A pilotless aircraft of Category A shall not be operated unless:

  • Explicit approval from Director General of Civil Aviation has been obtained
  • The published requirements on Personnel Licensing, Aircraft Operations and Airworthiness applicable to manned aircraft are fully complied with.

Above 1KG but below 25KG (Category – B)

This is the main category most professional drones are fall in. Older version of DJI Products fall in to this category. Make sure you obtain necessary approvals from CAA if your drone is below 25 KG but above 1 KG.

CAA Defined Limitations on Operations

A pilotless aircraft of Category B, subject to compliance with the applicable requirements in this Implementing Standards, may be:

(i) designed, constructed or maintained under the authority of Director General of Civil Aviation, an approved person or approved organization; and,

(ii) Operated under the authority of the Director General of Civil Aviation, an approved person or approved organization.

Above 200g but at or below 1KG (Category – C)

The new generation of Drones are less than 1KG, Including the Latest DJI Mavic Pro. But if you are using any camera or any data capturing tool with your Drone you need special approval. In addition to that if you are flying for commercial purposes it Is a must to obtain necessary approvals.

CAA Defined Limitations on Operations

A pilotless aircraft of Category C, is defined as a drone that:

  • Has no capability for data capturing tools such as camera, body-sensing or self-priming devices
  • Has a potential of posing a safety or security threat to a person or property or infringing privacy of a third person
  • Has no means of carrying foreign objects other than the apparatus needed for its operations

Such drones may be operated with the Registration of a vendor who is certified for the purpose by the Director General of Civil Aviation, subject to compliance with guidelines to be provided by such vendor.

200g or below (Category – D)

This is the only category that you can operate without obtaining licenses and prior approval from any institute. But you will have to maintain maximum altitude of 150 Feet. A good example of this are the Parrot Drones as these are lightweight. So if you need a good drone less than 200g, the Parrot drone would be an option.

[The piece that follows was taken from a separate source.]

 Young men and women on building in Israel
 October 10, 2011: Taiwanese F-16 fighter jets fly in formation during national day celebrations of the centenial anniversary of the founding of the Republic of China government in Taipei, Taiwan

CAA Defined Limitations on Operations

A pilotless aircraft of Category D can be operated below 150 ft from Ground Level without approval from the Director General of Civil Aviation. But only if it is operated for leisure or education purposes at a private premise. And that’s with the consent of the property owner or at public places which are clearly identified for the purpose. Of course the use of such drones requires you take due regard to safety and security of persons and property whilst respecting the rights of privacy of others.

Can I become a Drone Pilot?

Yes, you can. It can be done either the easy way or the hard way. The easy way would be to go on Amazon or walk in to a store and simply purchase a drone. Once you get it, read the manual and try flying the drone by yourself. This may probably result in you breaking some propellers. But there are some extras propellers which you can replace the broken ones with.

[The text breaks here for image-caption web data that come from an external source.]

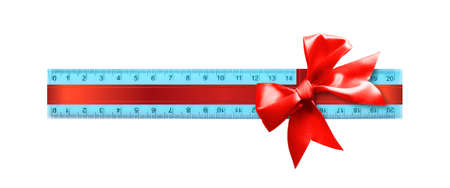 Science and education - Plastic blue school ruler gift tied red bow isolated on a white background.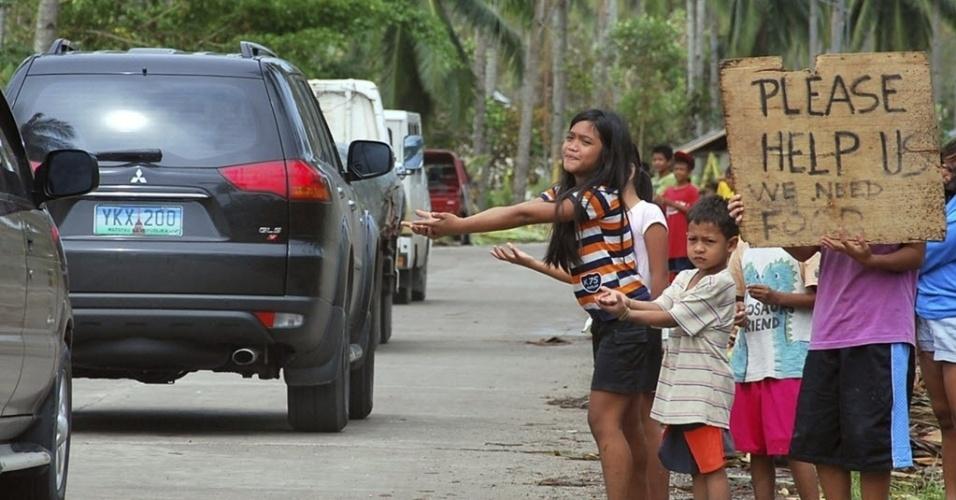 """12.nov.2013 - Crianças pedem ajuda para carros que passam por estrada de Cebu nas Filipinas. Pelo menos 1.744 pessoas morreram nas Filipinas durante a passagem do tufão """"Haiyan"""", informaram nesta terça-feira (12) os órgãos oficiais do país"""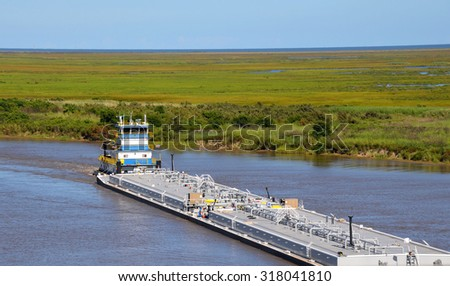 Oil barge being pushed through waterway by a tugboat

The hard way would be to study and research, understand your requirement. Afterwards, decide which model to buy, and what extra features you want to add such as Camera, GPS. If you’re using it for professional use, the features are optional and you can upgrade your drone as and when needed without buying everything at once.

Since we are focusing on Sri Lanka, Civil Aviation Authority has defined the status of the person who operates a pilotless aircraft. A pilotless aircraft shall not be operated by any person if the person;

  • Has no familiarity familiar with operations and maneuvering of the aircraft safely.
  • Is not in good physical and mental health condition;
  • Is under the influence of alcohol or psychoactive substance;
  • Does not have sound sense of social responsibility

If you are complying with the above points, you are eligible in terms, but you will have to do lot of study before you become a pilot. The first step to become a drone pilot is not to buy a drone, but study and research to understand the latest technology. Only then you will be able to gain the most from your investment. So take time to study and understand first before go ahead and by that drone.